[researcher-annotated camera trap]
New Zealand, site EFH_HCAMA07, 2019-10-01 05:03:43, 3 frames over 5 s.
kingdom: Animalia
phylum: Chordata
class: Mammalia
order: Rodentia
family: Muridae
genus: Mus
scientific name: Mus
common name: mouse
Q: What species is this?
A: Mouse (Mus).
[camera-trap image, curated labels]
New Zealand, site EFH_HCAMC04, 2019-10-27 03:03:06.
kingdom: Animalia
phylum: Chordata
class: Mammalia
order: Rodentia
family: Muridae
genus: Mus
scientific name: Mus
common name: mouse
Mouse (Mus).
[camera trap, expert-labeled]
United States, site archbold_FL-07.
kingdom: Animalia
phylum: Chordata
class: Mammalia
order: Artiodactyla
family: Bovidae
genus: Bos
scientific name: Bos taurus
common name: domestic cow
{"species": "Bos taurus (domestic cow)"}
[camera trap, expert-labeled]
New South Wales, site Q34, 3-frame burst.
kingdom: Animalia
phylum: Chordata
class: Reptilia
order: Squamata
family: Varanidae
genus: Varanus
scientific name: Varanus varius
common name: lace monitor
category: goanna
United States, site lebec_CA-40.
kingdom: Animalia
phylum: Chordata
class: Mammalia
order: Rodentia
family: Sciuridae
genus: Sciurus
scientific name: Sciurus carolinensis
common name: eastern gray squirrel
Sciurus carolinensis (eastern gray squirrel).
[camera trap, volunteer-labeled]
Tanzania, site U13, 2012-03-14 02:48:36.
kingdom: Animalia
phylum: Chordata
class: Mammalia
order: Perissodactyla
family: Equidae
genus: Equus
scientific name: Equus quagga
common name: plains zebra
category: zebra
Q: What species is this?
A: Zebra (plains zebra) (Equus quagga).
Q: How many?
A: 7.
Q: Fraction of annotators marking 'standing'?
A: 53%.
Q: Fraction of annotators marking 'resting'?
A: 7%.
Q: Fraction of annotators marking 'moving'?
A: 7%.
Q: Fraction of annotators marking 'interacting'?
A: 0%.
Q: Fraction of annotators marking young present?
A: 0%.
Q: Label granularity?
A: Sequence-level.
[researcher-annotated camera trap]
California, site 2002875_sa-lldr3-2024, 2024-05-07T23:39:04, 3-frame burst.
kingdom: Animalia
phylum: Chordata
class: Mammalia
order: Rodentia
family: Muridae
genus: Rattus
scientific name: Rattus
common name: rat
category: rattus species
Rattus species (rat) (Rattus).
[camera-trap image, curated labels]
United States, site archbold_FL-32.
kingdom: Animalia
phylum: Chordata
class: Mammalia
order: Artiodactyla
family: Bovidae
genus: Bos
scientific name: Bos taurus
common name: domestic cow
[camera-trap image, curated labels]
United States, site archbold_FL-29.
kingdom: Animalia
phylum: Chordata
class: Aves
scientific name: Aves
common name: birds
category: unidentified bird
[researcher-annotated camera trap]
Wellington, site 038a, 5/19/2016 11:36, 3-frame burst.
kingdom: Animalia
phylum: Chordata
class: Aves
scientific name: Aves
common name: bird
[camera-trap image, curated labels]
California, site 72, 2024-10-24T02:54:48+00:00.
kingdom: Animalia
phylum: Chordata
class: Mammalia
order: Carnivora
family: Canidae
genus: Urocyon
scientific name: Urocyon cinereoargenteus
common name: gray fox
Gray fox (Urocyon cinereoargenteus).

# Task objective:
Write out all of the entries above, exactly and in full.

# Answer space:
[researcher-annotated camera trap]
New Zealand, site EFH_HCAMA07, 2019-10-01 05:03:43, 3 frames over 5 s.
kingdom: Animalia
phylum: Chordata
class: Mammalia
order: Rodentia
family: Muridae
genus: Mus
scientific name: Mus
common name: mouse
Q: What species is this?
A: Mouse (Mus).
[camera-trap image, curated labels]
New Zealand, site EFH_HCAMC04, 2019-10-27 03:03:06.
kingdom: Animalia
phylum: Chordata
class: Mammalia
order: Rodentia
family: Muridae
genus: Mus
scientific name: Mus
common name: mouse
Mouse (Mus).
[camera trap, expert-labeled]
United States, site archbold_FL-07.
kingdom: Animalia
phylum: Chordata
class: Mammalia
order: Artiodactyla
family: Bovidae
genus: Bos
scientific name: Bos taurus
common name: domestic cow
{"species": "Bos taurus (domestic cow)"}
[camera trap, expert-labeled]
New South Wales, site Q34, 3-frame burst.
kingdom: Animalia
phylum: Chordata
class: Reptilia
order: Squamata
family: Varanidae
genus: Varanus
scientific name: Varanus varius
common name: lace monitor
category: goanna
United States, site lebec_CA-40.
kingdom: Animalia
phylum: Chordata
class: Mammalia
order: Rodentia
family: Sciuridae
genus: Sciurus
scientific name: Sciurus carolinensis
common name: eastern gray squirrel
Sciurus carolinensis (eastern gray squirrel).
[camera trap, volunteer-labeled]
Tanzania, site U13, 2012-03-14 02:48:36.
kingdom: Animalia
phylum: Chordata
class: Mammalia
order: Perissodactyla
family: Equidae
genus: Equus
scientific name: Equus quagga
common name: plains zebra
category: zebra
Q: What species is this?
A: Zebra (plains zebra) (Equus quagga).
Q: How many?
A: 7.
Q: Fraction of annotators marking 'standing'?
A: 53%.
Q: Fraction of annotators marking 'resting'?
A: 7%.
Q: Fraction of annotators marking 'moving'?
A: 7%.
Q: Fraction of annotators marking 'interacting'?
A: 0%.
Q: Fraction of annotators marking young present?
A: 0%.
Q: Label granularity?
A: Sequence-level.
[researcher-annotated camera trap]
California, site 2002875_sa-lldr3-2024, 2024-05-07T23:39:04, 3-frame burst.
kingdom: Animalia
phylum: Chordata
class: Mammalia
order: Rodentia
family: Muridae
genus: Rattus
scientific name: Rattus
common name: rat
category: rattus species
Rattus species (rat) (Rattus).
[camera-trap image, curated labels]
United States, site archbold_FL-32.
kingdom: Animalia
phylum: Chordata
class: Mammalia
order: Artiodactyla
family: Bovidae
genus: Bos
scientific name: Bos taurus
common name: domestic cow
[camera-trap image, curated labels]
United States, site archbold_FL-29.
kingdom: Animalia
phylum: Chordata
class: Aves
scientific name: Aves
common name: birds
category: unidentified bird
[researcher-annotated camera trap]
Wellington, site 038a, 5/19/2016 11:36, 3-frame burst.
kingdom: Animalia
phylum: Chordata
class: Aves
scientific name: Aves
common name: bird
[camera-trap image, curated labels]
California, site 72, 2024-10-24T02:54:48+00:00.
kingdom: Animalia
phylum: Chordata
class: Mammalia
order: Carnivora
family: Canidae
genus: Urocyon
scientific name: Urocyon cinereoargenteus
common name: gray fox
Gray fox (Urocyon cinereoargenteus).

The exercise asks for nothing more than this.